PAGE EXTRACT>
September 23, 2019
Stuttering is a very common pediatric complaint. The movie, the King's Speech, about King George the 6th of England, highlights the difficulties faced by those with speech impediments. Stuttering is a speech fluency problem where the spoken language is repeated as sounds, syllables or words.
5 in 100 children will stutter at some time in their life. The fluency dysfunction usually lasts for months and self resolves. Of these stuttering children, a small subset do not self resolve and persist into adulthood just like King George. This group will need further interventions to reduce the problem and help the adult achieve normal fluency.
The rule of thumb in pediatrics is to refer a child for speech therapy evaluation if the stuttering has lasted for greater than 6 months and/or the child has significant anxiety related to the issue. We also recommend referral earlier if a child has a strong family history of a first degree relative with severe or moderate adult stuttering.
There are many interventions that have been tried as outlined in the Baxter article. Mindfulness, cognitive behavioral therapy and targeted speech therapy all have shown benefit over time. Essentially, anything that can reduce stress can have a meaningful benefit.
From the parent's perspective, here are some critical things to keep in mind: It is important that parents and caregivers support children who stutter. They can do this by reducing the judgement and anxiety provoking punitive behaviors that some people engage in. Other thoughts:
1) Do not finish a child's sentence. Be patient and listen.
2) Try not to criticize a child for stuttering. Children who stutter do not have command over the ability to stop
3) Try to model slow and evenly paced speech for the child to emulate
4) Try and reduce the baseline household stress as stress can exacerbate all anxiety type disorders
5) Discuss the child's stuttering with school teachers to help them know what your plans are
6) Discuss with your child that stuttering happens and that most children outgrow it naturally. Empower them to believe in resolution.

REQUIREMENT 1> According to the stuttering article, how long should stuttering last before a child is referred for a speech therapy evaluation?
REQUIREMENT 2> Reproduce the stuttering article's wording precisely, starting with "September 23, 2019" and going on through "achieve normal fluency.".

DATASET EXCERPTS>
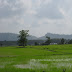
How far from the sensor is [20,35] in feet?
212

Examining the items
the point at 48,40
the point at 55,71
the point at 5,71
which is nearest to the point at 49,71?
the point at 55,71

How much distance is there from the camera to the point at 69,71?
9648 mm

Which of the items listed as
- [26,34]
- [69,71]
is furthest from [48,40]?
[69,71]

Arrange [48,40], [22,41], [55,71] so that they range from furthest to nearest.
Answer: [48,40] < [22,41] < [55,71]

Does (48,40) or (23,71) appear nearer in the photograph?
(23,71)

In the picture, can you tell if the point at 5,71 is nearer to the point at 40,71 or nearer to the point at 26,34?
the point at 40,71

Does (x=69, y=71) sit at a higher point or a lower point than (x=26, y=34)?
lower

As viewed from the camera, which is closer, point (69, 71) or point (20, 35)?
point (69, 71)

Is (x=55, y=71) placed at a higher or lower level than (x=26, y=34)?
lower

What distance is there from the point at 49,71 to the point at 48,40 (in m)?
84.2

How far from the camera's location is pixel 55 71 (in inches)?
377

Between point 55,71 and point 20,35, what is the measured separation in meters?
55.7

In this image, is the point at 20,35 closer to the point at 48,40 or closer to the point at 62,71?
the point at 48,40

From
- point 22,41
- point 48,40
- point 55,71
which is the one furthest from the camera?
point 48,40
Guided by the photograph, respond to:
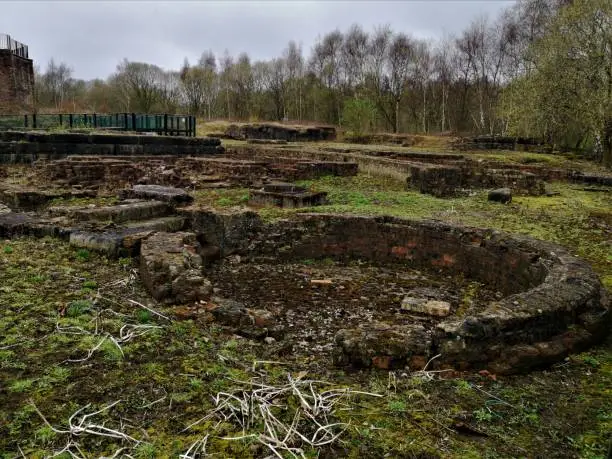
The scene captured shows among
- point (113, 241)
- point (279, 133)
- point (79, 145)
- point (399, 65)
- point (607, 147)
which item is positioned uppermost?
point (399, 65)

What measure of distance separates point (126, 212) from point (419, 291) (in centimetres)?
513

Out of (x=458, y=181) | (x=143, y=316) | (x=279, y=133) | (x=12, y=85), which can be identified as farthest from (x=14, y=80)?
(x=143, y=316)

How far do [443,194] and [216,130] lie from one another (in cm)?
2695

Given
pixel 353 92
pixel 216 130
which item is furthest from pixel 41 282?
pixel 353 92

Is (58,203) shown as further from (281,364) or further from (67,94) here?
(67,94)

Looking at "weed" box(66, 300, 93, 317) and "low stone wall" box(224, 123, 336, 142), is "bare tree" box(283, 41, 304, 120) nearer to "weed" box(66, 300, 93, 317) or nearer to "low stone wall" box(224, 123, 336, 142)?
"low stone wall" box(224, 123, 336, 142)

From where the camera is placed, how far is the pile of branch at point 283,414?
2.80 m

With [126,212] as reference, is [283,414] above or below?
below

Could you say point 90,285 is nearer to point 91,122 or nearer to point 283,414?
point 283,414

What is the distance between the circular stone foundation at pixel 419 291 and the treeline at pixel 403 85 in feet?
51.9

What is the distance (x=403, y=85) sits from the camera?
48.7m

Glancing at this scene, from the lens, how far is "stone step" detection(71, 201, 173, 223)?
8.09 m

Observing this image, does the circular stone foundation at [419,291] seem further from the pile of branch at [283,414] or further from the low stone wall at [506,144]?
the low stone wall at [506,144]

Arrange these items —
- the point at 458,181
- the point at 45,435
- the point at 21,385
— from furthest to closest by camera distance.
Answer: the point at 458,181 < the point at 21,385 < the point at 45,435
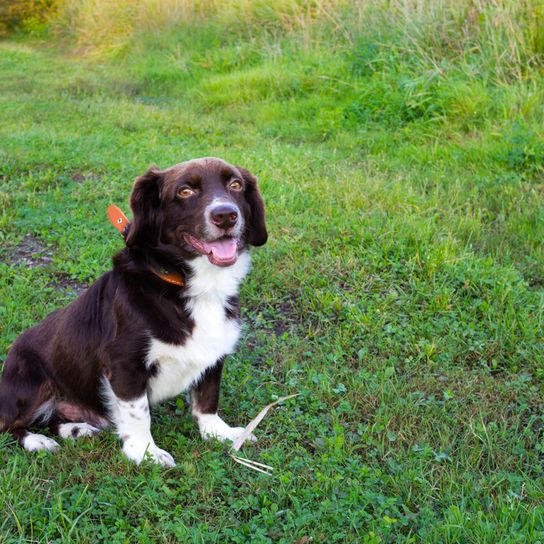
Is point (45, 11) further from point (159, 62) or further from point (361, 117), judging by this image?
point (361, 117)

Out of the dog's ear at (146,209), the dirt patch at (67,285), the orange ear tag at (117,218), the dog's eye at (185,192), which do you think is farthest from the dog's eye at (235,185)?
the dirt patch at (67,285)

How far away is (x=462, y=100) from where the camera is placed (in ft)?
21.0

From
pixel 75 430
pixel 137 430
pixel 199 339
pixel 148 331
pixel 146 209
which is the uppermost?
pixel 146 209

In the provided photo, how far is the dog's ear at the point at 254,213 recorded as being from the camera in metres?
3.06

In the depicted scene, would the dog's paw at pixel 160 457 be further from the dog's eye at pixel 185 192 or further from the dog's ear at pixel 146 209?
the dog's eye at pixel 185 192

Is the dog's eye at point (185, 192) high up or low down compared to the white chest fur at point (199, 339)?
up

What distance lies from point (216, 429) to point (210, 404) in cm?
12

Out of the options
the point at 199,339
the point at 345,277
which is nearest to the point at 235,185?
the point at 199,339

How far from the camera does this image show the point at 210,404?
2.92 metres

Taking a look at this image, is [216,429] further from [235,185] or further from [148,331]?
[235,185]

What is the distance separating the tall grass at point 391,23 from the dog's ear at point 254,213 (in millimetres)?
4632

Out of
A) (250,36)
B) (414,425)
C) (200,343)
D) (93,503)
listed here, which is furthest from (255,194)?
(250,36)

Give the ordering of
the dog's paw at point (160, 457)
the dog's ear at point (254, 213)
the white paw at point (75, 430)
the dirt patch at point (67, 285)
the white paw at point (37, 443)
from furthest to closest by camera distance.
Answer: the dirt patch at point (67, 285) → the dog's ear at point (254, 213) → the white paw at point (75, 430) → the white paw at point (37, 443) → the dog's paw at point (160, 457)

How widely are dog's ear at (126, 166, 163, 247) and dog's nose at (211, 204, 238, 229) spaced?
312 millimetres
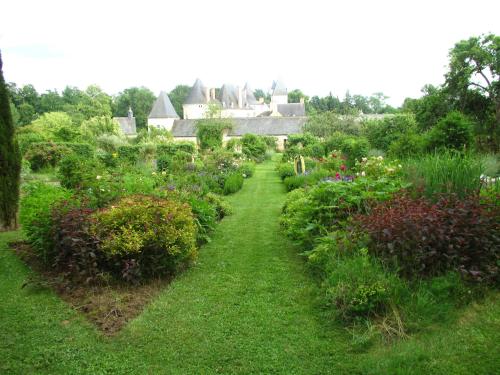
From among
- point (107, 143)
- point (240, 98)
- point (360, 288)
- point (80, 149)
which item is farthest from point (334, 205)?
point (240, 98)

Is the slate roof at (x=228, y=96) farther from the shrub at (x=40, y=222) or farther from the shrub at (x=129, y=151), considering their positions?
the shrub at (x=40, y=222)

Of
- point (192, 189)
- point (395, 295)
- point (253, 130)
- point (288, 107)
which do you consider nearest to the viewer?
point (395, 295)

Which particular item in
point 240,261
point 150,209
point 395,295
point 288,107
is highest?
point 288,107

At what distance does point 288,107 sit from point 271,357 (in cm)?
7408

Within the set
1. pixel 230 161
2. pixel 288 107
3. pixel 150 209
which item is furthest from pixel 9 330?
pixel 288 107

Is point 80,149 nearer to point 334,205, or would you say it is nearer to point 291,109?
point 334,205

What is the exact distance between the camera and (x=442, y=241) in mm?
3914

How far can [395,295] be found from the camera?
362cm

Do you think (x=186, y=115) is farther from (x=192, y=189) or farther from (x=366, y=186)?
(x=366, y=186)

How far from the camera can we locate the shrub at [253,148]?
92.9 ft

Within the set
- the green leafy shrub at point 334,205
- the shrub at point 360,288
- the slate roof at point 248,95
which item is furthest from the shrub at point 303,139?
the slate roof at point 248,95

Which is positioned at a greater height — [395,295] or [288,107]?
[288,107]

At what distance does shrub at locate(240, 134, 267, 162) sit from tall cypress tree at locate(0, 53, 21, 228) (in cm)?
2107

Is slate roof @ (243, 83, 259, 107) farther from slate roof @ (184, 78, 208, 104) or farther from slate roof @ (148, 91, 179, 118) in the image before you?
slate roof @ (148, 91, 179, 118)
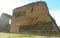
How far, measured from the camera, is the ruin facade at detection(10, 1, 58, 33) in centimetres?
1377

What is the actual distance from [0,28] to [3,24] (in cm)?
112

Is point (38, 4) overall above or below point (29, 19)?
above

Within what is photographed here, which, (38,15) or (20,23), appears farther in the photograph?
(20,23)

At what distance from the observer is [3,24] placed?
2241cm

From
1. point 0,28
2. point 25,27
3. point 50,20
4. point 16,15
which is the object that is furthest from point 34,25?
point 0,28

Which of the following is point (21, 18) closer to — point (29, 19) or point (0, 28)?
point (29, 19)

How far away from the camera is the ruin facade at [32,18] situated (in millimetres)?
13766

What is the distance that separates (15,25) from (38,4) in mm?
3722

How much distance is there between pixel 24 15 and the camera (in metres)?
15.9

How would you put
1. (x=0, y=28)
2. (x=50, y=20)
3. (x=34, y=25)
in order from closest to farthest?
(x=50, y=20) < (x=34, y=25) < (x=0, y=28)

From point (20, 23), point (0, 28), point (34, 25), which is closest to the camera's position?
point (34, 25)

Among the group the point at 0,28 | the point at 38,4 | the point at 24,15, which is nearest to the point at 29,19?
the point at 24,15

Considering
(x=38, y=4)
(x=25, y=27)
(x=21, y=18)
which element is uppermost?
(x=38, y=4)

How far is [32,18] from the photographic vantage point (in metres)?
15.2
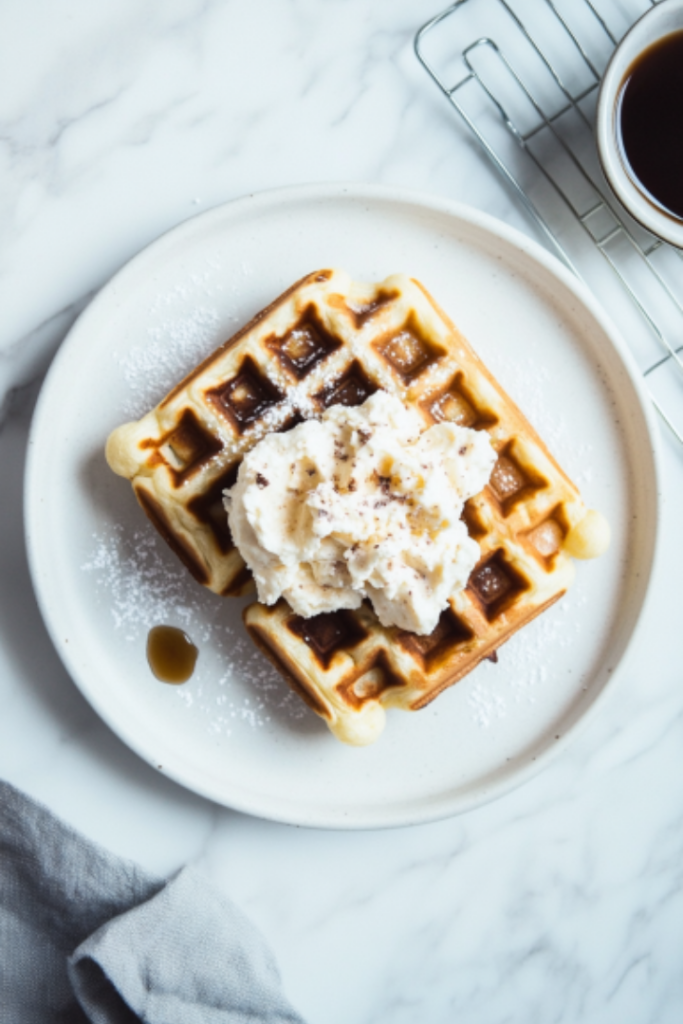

TASK ANSWER 1> Longer than 6 months.

TASK ANSWER 2>
September 23, 2019
Stuttering is a very common pediatric complaint. The movie, the King's Speech, about King George the 6th of England, highlights the difficulties faced by those with speech impediments. Stuttering is a speech fluency problem where the spoken language is repeated as sounds, syllables or words.
5 in 100 children will stutter at some time in their life. The fluency dysfunction usually lasts for months and self resolves. Of these stuttering children, a small subset do not self resolve and persist into adulthood just like King George. This group will need further interventions to reduce the problem and help the adult achieve normal fluency.